What If? History

  • What if Ben Franklin died in his electricity experiment?
  • What if Albert Einstein died before the Theory of Relativity was released?
  • What if Alice Paul and Lucy Burns were assassinated?
  • What if the Selective Service Act from WW1 was not ratified?
  • What if Prohibition was not repealed?
  • What if Joseph Kennedy Jr. lived?
  • What if JFK did not come to a diplomatic resolution to the Cuban Missile Crisis?
  • What if Reagan did not survive his assassination attempt?
  • What if Britain and US did not have the Revolutionary War?
  • What if Nat Turner did not get caught?
  • What if Puerto Rico was not a US territory?
  • What if Amelia Earhart returned?
  • What if segregation in schools was still in effect?
  • What if Rachel Carson’s book, Silent Spring, never ‘caught on’ and DDT was never banned?
  • What if Osama bin Laden dies in 1980?
  • What if Bill Gates’ middle school never bought the computer from a garage sale?
  • What if al Qaeda was successful in the car bombing of the towers in 1993?

This is a sampling of questions asked by my juniors in their final project for American History.  Choice of question was completely left up to the students.  Counterfactual or alternate history is a fringe topic amongst academic historians.  However, as a class activity it opens up the world of history for inquiry, investigation and creativity.  The What If? project focuses on the specific engagement of the individual student with a deep investigation of the historical record.  The steps that take the student through the exercise are challenging, couched in research and steeped in creativity.Steps for Executing the What If? Unit

  1. Brainstorming for Ideas – Ask students to think back to the most interesting units of study from the past year as a place to start, inquire as to what they are most curious about in American history.  The goal is to establish the Point of Divergence (POD)
  2. Spend a day investigating 2-3 PODs for the project
  3. Choose one POD and complete the contract for completing the project.
  4. Distribute the graphic organizer that serves as a one-stop shop for the pieces of the project to be written down.
  5. Students identify at least three primary source documents that PRECEDE the POD to establish understanding of the historical record leading up to the POD.
  6. Students use the National Archives Primary Source Document Analysis Worksheets to analyze at least three different primary sources related to their chosen POD.
  7. After students are relatively comfortable with the existing history, they then brainstorm three NEW events to add to the altered timeline that results after the POD.
  8. Each new event requires students to create two primary source documents to establish the event as ‘real’.
  9. Finally, students use all the pieces amassed on their graphic organizer to pull together a multi-media project that utilizes each piece of the evidence real and created in order to represent 2011 as it exists after the POD.
  10. Students post their work on their blog and write a lengthy reflection - What did you like about this project?
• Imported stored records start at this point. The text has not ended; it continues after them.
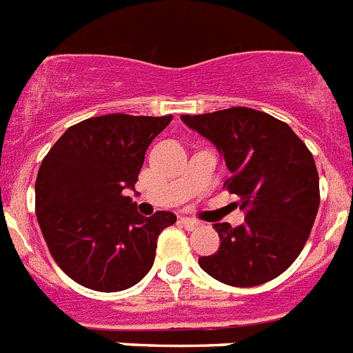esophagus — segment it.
<instances>
[{
	"instance_id": "34e87169",
	"label": "esophagus",
	"mask_w": 353,
	"mask_h": 353,
	"mask_svg": "<svg viewBox=\"0 0 353 353\" xmlns=\"http://www.w3.org/2000/svg\"><path fill=\"white\" fill-rule=\"evenodd\" d=\"M179 222H181L186 230H195V228L201 226L199 221H195V219H190V217H181V221H179Z\"/></svg>"
}]
</instances>
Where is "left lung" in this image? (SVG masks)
Wrapping results in <instances>:
<instances>
[{
    "label": "left lung",
    "mask_w": 353,
    "mask_h": 353,
    "mask_svg": "<svg viewBox=\"0 0 353 353\" xmlns=\"http://www.w3.org/2000/svg\"><path fill=\"white\" fill-rule=\"evenodd\" d=\"M181 120L217 147L233 174L228 190L245 210L241 226L213 224L221 245L201 256V269L233 287L280 276L303 250L319 208L312 154L287 123L250 108L183 114Z\"/></svg>",
    "instance_id": "left-lung-1"
}]
</instances>
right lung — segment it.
<instances>
[{
    "mask_svg": "<svg viewBox=\"0 0 353 353\" xmlns=\"http://www.w3.org/2000/svg\"><path fill=\"white\" fill-rule=\"evenodd\" d=\"M172 117L103 114L70 127L41 163L35 213L53 260L100 292L136 285L150 271L172 212L143 217L127 197L145 152Z\"/></svg>",
    "mask_w": 353,
    "mask_h": 353,
    "instance_id": "obj_1",
    "label": "right lung"
}]
</instances>
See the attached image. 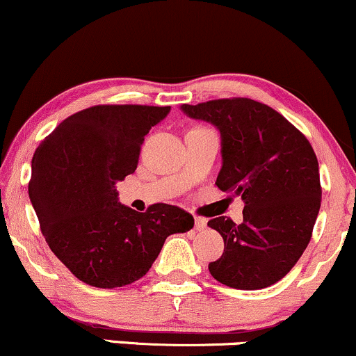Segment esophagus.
<instances>
[{
	"mask_svg": "<svg viewBox=\"0 0 356 356\" xmlns=\"http://www.w3.org/2000/svg\"><path fill=\"white\" fill-rule=\"evenodd\" d=\"M207 223H208V221L202 218V216H195V229H196V232H203V229L207 228Z\"/></svg>",
	"mask_w": 356,
	"mask_h": 356,
	"instance_id": "obj_1",
	"label": "esophagus"
}]
</instances>
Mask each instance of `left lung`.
<instances>
[{"mask_svg":"<svg viewBox=\"0 0 356 356\" xmlns=\"http://www.w3.org/2000/svg\"><path fill=\"white\" fill-rule=\"evenodd\" d=\"M181 111L218 129L216 186L245 203L240 225L227 216L208 221L225 241L221 258L208 265L211 277L236 290L273 285L300 260L320 211L310 141L273 108L250 98L181 104Z\"/></svg>","mask_w":356,"mask_h":356,"instance_id":"8db88e82","label":"left lung"}]
</instances>
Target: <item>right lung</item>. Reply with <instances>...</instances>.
Masks as SVG:
<instances>
[{"mask_svg":"<svg viewBox=\"0 0 356 356\" xmlns=\"http://www.w3.org/2000/svg\"><path fill=\"white\" fill-rule=\"evenodd\" d=\"M170 106L98 104L61 121L36 148L28 193L41 233L78 280L116 288L148 273L173 233L193 228L190 213L118 202L116 183L135 173L145 136Z\"/></svg>","mask_w":356,"mask_h":356,"instance_id":"obj_1","label":"right lung"}]
</instances>
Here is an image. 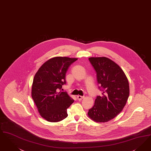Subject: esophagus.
I'll return each mask as SVG.
<instances>
[{"instance_id": "1", "label": "esophagus", "mask_w": 151, "mask_h": 151, "mask_svg": "<svg viewBox=\"0 0 151 151\" xmlns=\"http://www.w3.org/2000/svg\"><path fill=\"white\" fill-rule=\"evenodd\" d=\"M84 96H77V98L78 100H81L83 98H84Z\"/></svg>"}]
</instances>
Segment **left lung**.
Listing matches in <instances>:
<instances>
[{"instance_id":"1","label":"left lung","mask_w":151,"mask_h":151,"mask_svg":"<svg viewBox=\"0 0 151 151\" xmlns=\"http://www.w3.org/2000/svg\"><path fill=\"white\" fill-rule=\"evenodd\" d=\"M89 60L96 71L99 89L103 93L97 96L88 115L96 122H107L119 114L127 103L128 80L120 67L108 58L91 57Z\"/></svg>"}]
</instances>
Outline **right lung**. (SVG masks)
<instances>
[{"mask_svg": "<svg viewBox=\"0 0 151 151\" xmlns=\"http://www.w3.org/2000/svg\"><path fill=\"white\" fill-rule=\"evenodd\" d=\"M78 58L57 57L39 68L32 85L31 96L41 116L49 122H58L67 117V109L74 102L67 92L60 91L66 84V74Z\"/></svg>", "mask_w": 151, "mask_h": 151, "instance_id": "obj_1", "label": "right lung"}]
</instances>
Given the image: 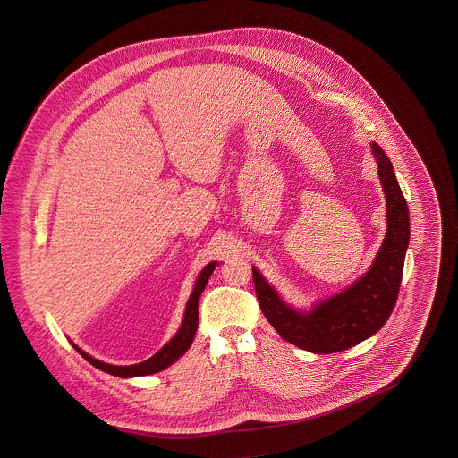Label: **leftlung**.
<instances>
[{"label":"left lung","mask_w":458,"mask_h":458,"mask_svg":"<svg viewBox=\"0 0 458 458\" xmlns=\"http://www.w3.org/2000/svg\"><path fill=\"white\" fill-rule=\"evenodd\" d=\"M372 153L386 196L388 230L376 259L362 278L310 310H297L284 304L259 271L252 267L264 318L288 344L307 352L335 353L364 342L388 321L396 304L411 239L409 208L393 174L390 157L376 142H372Z\"/></svg>","instance_id":"left-lung-1"}]
</instances>
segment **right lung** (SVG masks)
<instances>
[{
  "label": "right lung",
  "instance_id": "right-lung-1",
  "mask_svg": "<svg viewBox=\"0 0 458 458\" xmlns=\"http://www.w3.org/2000/svg\"><path fill=\"white\" fill-rule=\"evenodd\" d=\"M218 262H209L199 275L197 278L196 286L192 290V295L187 302L185 307V316H183V321H182V327L176 331L174 338L159 350L156 352L151 359L144 360V362H139V364H133V366H113V364H106V362H101L94 357H90L89 353H86L84 350L79 349L77 345H73V349L77 350L89 364H92L94 368L98 369L105 370L108 374L113 376H120V377H133V376H148V374H154V372H159V370L166 369L168 366H172L176 359H180L189 347L192 345L194 342V336H196L197 323H199V297L200 293L204 292L206 284L211 276V273L215 271Z\"/></svg>",
  "mask_w": 458,
  "mask_h": 458
}]
</instances>
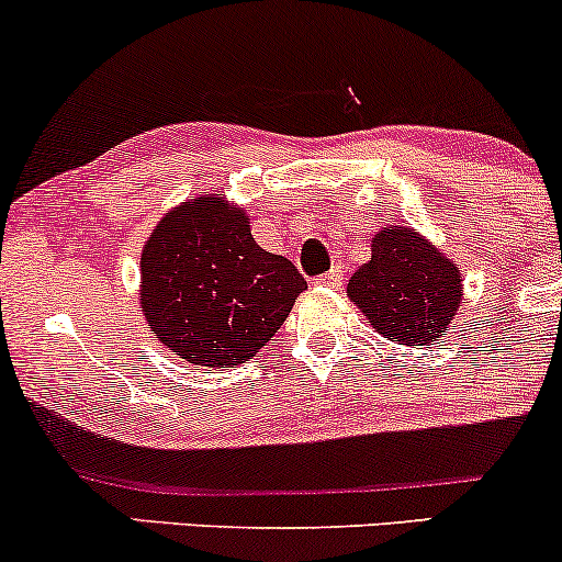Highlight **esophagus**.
Segmentation results:
<instances>
[{
  "mask_svg": "<svg viewBox=\"0 0 562 562\" xmlns=\"http://www.w3.org/2000/svg\"><path fill=\"white\" fill-rule=\"evenodd\" d=\"M341 282H344V274H341V269H338V267H333L330 271H325V274L319 277V280H317V285H319V288H341Z\"/></svg>",
  "mask_w": 562,
  "mask_h": 562,
  "instance_id": "34e87169",
  "label": "esophagus"
}]
</instances>
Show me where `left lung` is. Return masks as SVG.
<instances>
[{"mask_svg": "<svg viewBox=\"0 0 562 562\" xmlns=\"http://www.w3.org/2000/svg\"><path fill=\"white\" fill-rule=\"evenodd\" d=\"M347 295L386 341L431 347L459 314L464 280L453 258L400 224L373 234L371 261L351 274Z\"/></svg>", "mask_w": 562, "mask_h": 562, "instance_id": "1", "label": "left lung"}]
</instances>
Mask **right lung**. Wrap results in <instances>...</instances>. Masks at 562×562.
I'll use <instances>...</instances> for the list:
<instances>
[{
	"label": "right lung",
	"mask_w": 562,
	"mask_h": 562,
	"mask_svg": "<svg viewBox=\"0 0 562 562\" xmlns=\"http://www.w3.org/2000/svg\"><path fill=\"white\" fill-rule=\"evenodd\" d=\"M304 291L293 263L252 239L248 211L221 194L172 207L140 250V312L157 344L194 366L252 360Z\"/></svg>",
	"instance_id": "right-lung-1"
}]
</instances>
What was most challenging? Describe the most interesting fact or event that you investigated. How do the actions of individuals impact the historical record?  How do systemic changes impact the historical record?  How influential can one decision be in the historical landscape? How could this project be improved? If you had it to do over, what would you change about your process for the project?

Many times over I hear the students say things like… you have no IDEA how much I know about this topic.  They push back when I try to poke holes in their logic with events from the historical record, cite primary sources when I need more proof.  The reflections often are most telling for the learning that occurs during this process, they write:“The thing that I found most fun about this project, was coincidentally the same thing I thought was the most difficult, and that was the fact that there were so many different possibilities. It was very fun to see how different events related to one another, and how changing one could set off this long domino effect about all of history.”  --Dennis“My favorite part of the actual creating of the project was definitely fabricating primary source documents. I felt so cool, like some kind of all-powerful, primary-source-creating being.” – Luna“I liked that I had free control to change something in history. It gave me the opportunity to choose something I was passionate about and change it to my liking. On the flip side, it was hard to pick something to change that would give me the outcome I wanted.” – Ayanna“I really liked the hypothetical part of this benchmark, it left a lot of room for creativity. I enjoyed making my primary source documents and making up a different future for our country. However, Topic choice was definitely the most difficult thing for me.” -  Emma“What I like about the project was that it made me do a lot of thinking and I learned a lot of history by going out on my own and researching the information that I needed.” -- SamThis unit causes my brain to hurt.  This project causes my students’ brains to hurt.  It puzzles, stumps and perplexes us.  Students choose topics poorly but do not realize it until well into the project. I approve a topic that is ‘too big’ and we are challenged to find a way out as the project comes to a close. There are contracts, organizers, analysis, predictions and sweat involved in this project. In the end, each student learns.  Learns content in an intense and curious manner.  Learns skills with an urgency of ‘I need to know this right now’.  Learns their limitations and challenges in the most constructive of ways. This unit pushes me in all these ways and more. It pushes me as a teacher and as a constant student of history to be the type of resource they need throughout this project. This is learning in its most messy and beautiful form.